MongoDB: Introduction
MongoDB (from “humongous”) is an open-source
document-oriented NoSQL database. Much like relational databases have rows
stored in tables, MongoDB has “documents” stored in “collections”. Documents are
essentially blobs of JSON data. In a relational database, all rows in the same
table have the same set of columns, but in MongoDB the documents in a
collection can have a different schemas (though, quite often you find some
minimal structure that is shared among all documents in a single collection, if
nothing else there is at least the mandatory _id
field in every document).
As the name suggests, MongoDB is engineered to allow really large databases. MongoDB attempts to improving scaling compared to relational databases using two trade-offs, namely:
-
store information in denormalized form to enable horizontal partitioning (shards), and
-
offload work from the database servers to frontend servers wherever possible.
For example, if you’re implementing a social network where each user publishes a
stream of 140-char “posts”, in MongoDB you could1
naively just embed the posts as items in an array on the user document. Instead
of JOINing a user
table with a posts
table the user document already
contains everything needed to render a timeline that shows all the posts for
that user. The benefit of this denormalized form, where you have “everything you
need” in a single document, is that you can split up the document index among N
machines and run queries N times faster (horizontal partitioning / sharding).
Notably, the machine that “owns” a particular document can handle both reads
from and writes to that document.
Splitting a table among N machines like that is much harder to do in relational database, because often your primary table is related to a bunch of other secondary tables, possibly in many-to-one mappings, and then after splitting the primary table up in N shards, the database has to figure out which rows in the secondary table that should live on each shard. However, since this was a many- to-one mapping there will be such rows that needs to live on multiple shards, and now which one of these “copies” is the master copy? And JOINing data from several of the N machines will be slow and defeats the purpose of the N-split.
Traditionally, the easy way to scale up a relational database is to start with read-write splitting so that all writes goes to a master node. The master node is then continuously replicated out to N read nodes and all incoming read queries are scheduled round-robin over the N read nodes. However, this only works if the number of writes you’re getting can be handled by one (really high end) machine. Of course, relational databases also have support for proper sharding where writes are handled by N machines, but it’s quite complicated to setup and, most importantly, the way you set it up depends a lot on your database schema and your workload. This is the point where you pay a lot of money to hire a good (expensive!) DBA.

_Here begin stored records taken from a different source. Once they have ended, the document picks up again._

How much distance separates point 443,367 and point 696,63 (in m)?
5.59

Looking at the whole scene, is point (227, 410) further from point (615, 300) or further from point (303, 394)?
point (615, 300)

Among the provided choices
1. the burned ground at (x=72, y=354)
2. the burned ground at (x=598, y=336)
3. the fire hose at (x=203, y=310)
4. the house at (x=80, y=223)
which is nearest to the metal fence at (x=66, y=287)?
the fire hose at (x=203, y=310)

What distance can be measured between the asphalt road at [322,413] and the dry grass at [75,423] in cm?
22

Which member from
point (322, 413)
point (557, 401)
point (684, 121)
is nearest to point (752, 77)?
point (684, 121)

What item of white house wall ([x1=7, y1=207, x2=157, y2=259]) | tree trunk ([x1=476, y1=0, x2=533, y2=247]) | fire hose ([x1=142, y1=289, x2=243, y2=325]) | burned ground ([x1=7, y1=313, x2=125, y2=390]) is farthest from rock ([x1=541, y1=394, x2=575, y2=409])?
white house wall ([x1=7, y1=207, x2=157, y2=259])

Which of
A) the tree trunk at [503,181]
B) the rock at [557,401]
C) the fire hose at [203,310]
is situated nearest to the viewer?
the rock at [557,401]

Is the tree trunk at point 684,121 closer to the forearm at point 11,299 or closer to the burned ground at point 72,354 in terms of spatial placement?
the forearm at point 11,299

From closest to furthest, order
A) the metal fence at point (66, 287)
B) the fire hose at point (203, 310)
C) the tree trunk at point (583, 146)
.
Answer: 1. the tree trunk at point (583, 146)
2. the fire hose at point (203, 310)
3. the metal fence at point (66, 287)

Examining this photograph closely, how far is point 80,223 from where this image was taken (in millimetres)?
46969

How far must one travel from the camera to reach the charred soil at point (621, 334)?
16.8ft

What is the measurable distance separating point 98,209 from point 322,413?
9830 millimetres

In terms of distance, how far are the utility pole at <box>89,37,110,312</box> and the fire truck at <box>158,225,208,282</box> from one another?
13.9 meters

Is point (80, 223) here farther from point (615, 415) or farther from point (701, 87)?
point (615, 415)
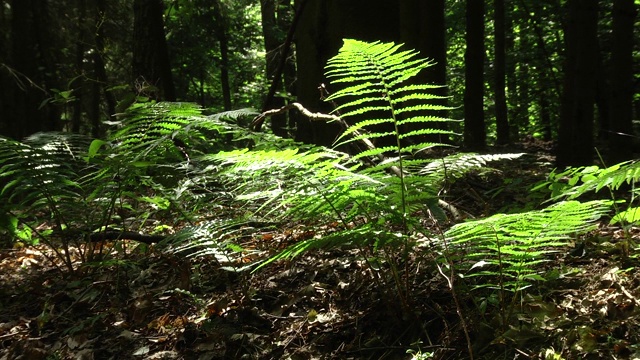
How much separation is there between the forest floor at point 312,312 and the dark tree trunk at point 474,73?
696cm

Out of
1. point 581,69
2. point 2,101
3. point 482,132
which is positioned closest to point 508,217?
point 581,69

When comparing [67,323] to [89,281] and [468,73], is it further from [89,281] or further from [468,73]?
[468,73]

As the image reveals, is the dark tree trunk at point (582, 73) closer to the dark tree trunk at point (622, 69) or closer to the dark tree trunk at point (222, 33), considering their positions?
the dark tree trunk at point (622, 69)

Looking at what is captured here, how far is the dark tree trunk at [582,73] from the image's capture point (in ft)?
18.8

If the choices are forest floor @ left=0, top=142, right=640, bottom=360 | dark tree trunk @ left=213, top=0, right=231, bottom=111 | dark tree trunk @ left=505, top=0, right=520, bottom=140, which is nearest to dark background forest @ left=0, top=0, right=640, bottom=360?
forest floor @ left=0, top=142, right=640, bottom=360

While the first trade-off listed above was largely about “avoid joins because they make horizontal partition hard”, the truth is that you cannot really avoid joins for real world data. The second trade-off (i.e. that MongoDB offloads more work to the frontend servers compared to relational databases) is about how MongoDB deals with the remaining “joins”.
Suppose we’re still implementing our own social network, but we want to change
the design a bit. Now we want the posts to have a title and allow them to be
much longer. If we still embedded the posts on the user document, we’d soon run
into MongoDBs maximum document size of 16MB, so we need to move the posts to
their own collection. At this point we could use either child-referencing
(letting the posts
field in the user document be an array of document IDs
from the posts
collection) or parent-referencing (letting each post the
posts
collection have a author
field that contains a document id
of the user collection) to connect the collections.

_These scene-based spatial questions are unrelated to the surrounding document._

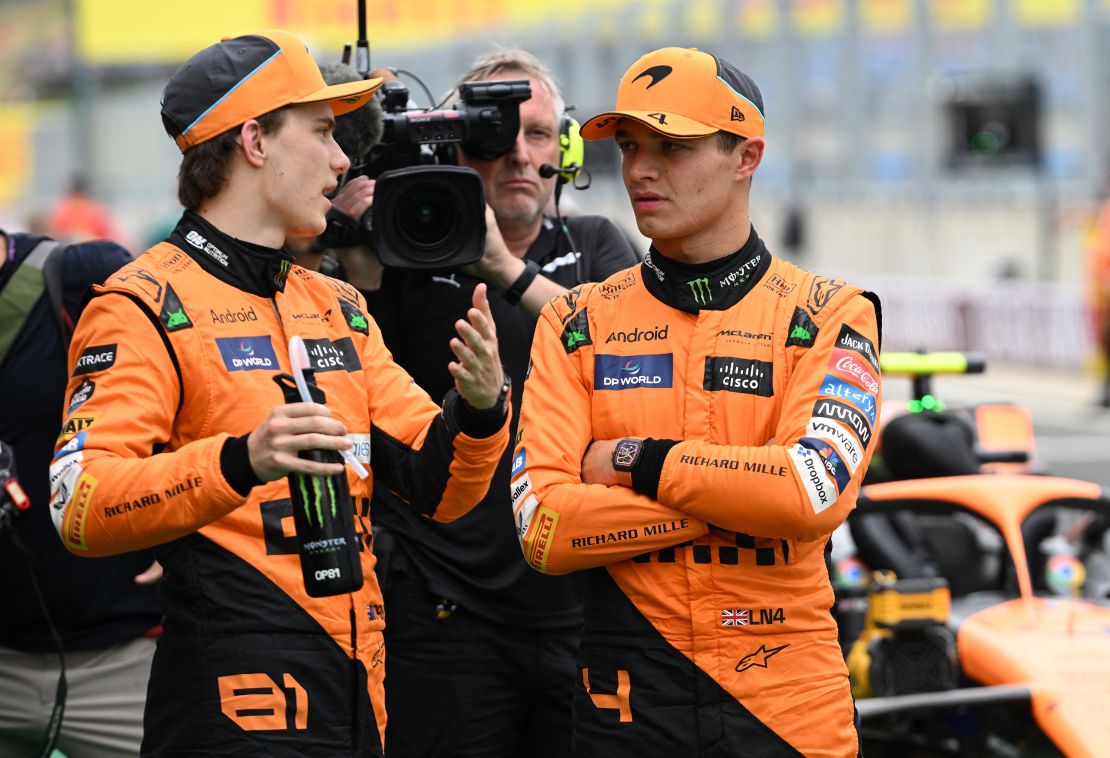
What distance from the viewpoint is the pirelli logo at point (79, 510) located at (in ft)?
10.4

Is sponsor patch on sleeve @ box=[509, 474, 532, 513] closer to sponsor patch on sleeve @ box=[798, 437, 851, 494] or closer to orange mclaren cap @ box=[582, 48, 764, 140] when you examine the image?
sponsor patch on sleeve @ box=[798, 437, 851, 494]

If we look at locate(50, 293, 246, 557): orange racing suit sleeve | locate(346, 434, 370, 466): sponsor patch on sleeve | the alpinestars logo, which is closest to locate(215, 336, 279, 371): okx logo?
locate(50, 293, 246, 557): orange racing suit sleeve

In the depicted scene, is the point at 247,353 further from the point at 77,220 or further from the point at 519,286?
the point at 77,220

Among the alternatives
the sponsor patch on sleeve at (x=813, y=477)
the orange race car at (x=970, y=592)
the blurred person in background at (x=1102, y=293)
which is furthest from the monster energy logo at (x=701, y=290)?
the blurred person in background at (x=1102, y=293)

If you anticipate a very large amount of documents in a related collection (perhaps it contains log lines or similar) then you should go with parent- referencing because the IDs alone might make parent document bloated. One benefit of the child-referencing model is ordering of the children (especially for many-to-one relationships where the ordering cannot be stored in the child collection). For tree-like hierarchical structures where you need to find ancestors/descendants efficiently, you should look into materialized paths or nested sets instead.
Regardless of whether we do child or parent-referencing, when we want to render
a profile page for user FOO that includes (at least) the titles of his/her
posts, then we need to do another query to get the titles. For child-referencing
we wait until we get the posts
IDs from the first query, and then we use
those IDs in the second query (two serialized roundtrips from the frontend
server to the mongo server might be slow). For parent-referencing we can send
both queries immediately, but it’s still two queries. In both cases we’re
effectively doing a JOIN in application code.
On one hand, application JOINs are just business as usual for NoSQL. The MongoDB client libraries even have explicit support for them via the DBRef feature; which stores the collection name along with the foreign document ID so that the client library can load them automatically (i.e. much like a foreign key except it’s actually the MongoDB client library that resolves the reference and not the database server).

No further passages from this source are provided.